Jun 22, 2007, 11:49 PM
Post #1 of 9
I read an article online which was previously published in NST. Sabrina Yeap, formerly from SPCA has set up a FFF in Kundang, Selangor.
I read bout Furry Friends Farm...
" How often have you looked at a stray cat and thought "I wish I could give you a home".
Or wondered where that stray dog sleeps on a cold and rainy night and felt a twinge of guilt because you were unable to take it home and care for it.
Well, you can give stray animals a home at the Furry Friends Farm in Kundang, Selangor, set up about seven months ago.
Launched yesterday at Central Park in Bandar Utama, the FFF’s Dr Dog programme is the first internationally-accredited animal assisted therapy programme in the country.
FFF founder Sabrina Yeap said animal lovers who cannot adopt a stray can bring it in to the farm and sponsor its upkeep for RM1 a day until it is adopted, and pay for it to be neutered, wormed and vaccinated.
Or they can get it done by their own vet, but they must provide documentation proving it has been done.
FFF decided to use mongrels in the Dr Dogs programme, training dogs to provide solace to orphans, the elderly and the sick, as a means of highlighting the plight of unwanted mongrels, said Yeap.
Most Malaysians prefer pedigrees, so mongrels who do not find homes are often put down.
To qualify for the Dr Dogs programme, the dog has to be at least two years old, neutered, vaccinated and wormed and must have lived with its new owner for at least six months.
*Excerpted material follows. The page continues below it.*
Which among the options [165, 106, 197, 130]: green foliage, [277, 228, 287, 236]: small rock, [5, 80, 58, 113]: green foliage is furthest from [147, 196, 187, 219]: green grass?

The training also reinforces the bond between owners and dogs, as only owners are allowed to be handling volunteers.
Older dogs have a better chance of becoming Dr Dogs, as they are more gentle and sensitive, making them easier to train.
After the training, the dogs are tested by Animals Asia Foundation founder Jill Robinson, who started the first animal assisted therapy programme in Hong Kong 16 years ago.
Once the Dr Dogs programme is off the ground, FFF plans to start a Cuddly Cats programme.
Cats are taken to visit people in hospitals and homes to take their mind off the pain. They also help to give the infirm and elderly people a sense of companionship.
Yeap is also trying to get the Ministry of Housing and Local Goverment’s approval to allow FFF to build sheds at a few hospitals in the Klang Valley, so patients can be brought down for a visit with a Cuddly Cat or a Dr Dog.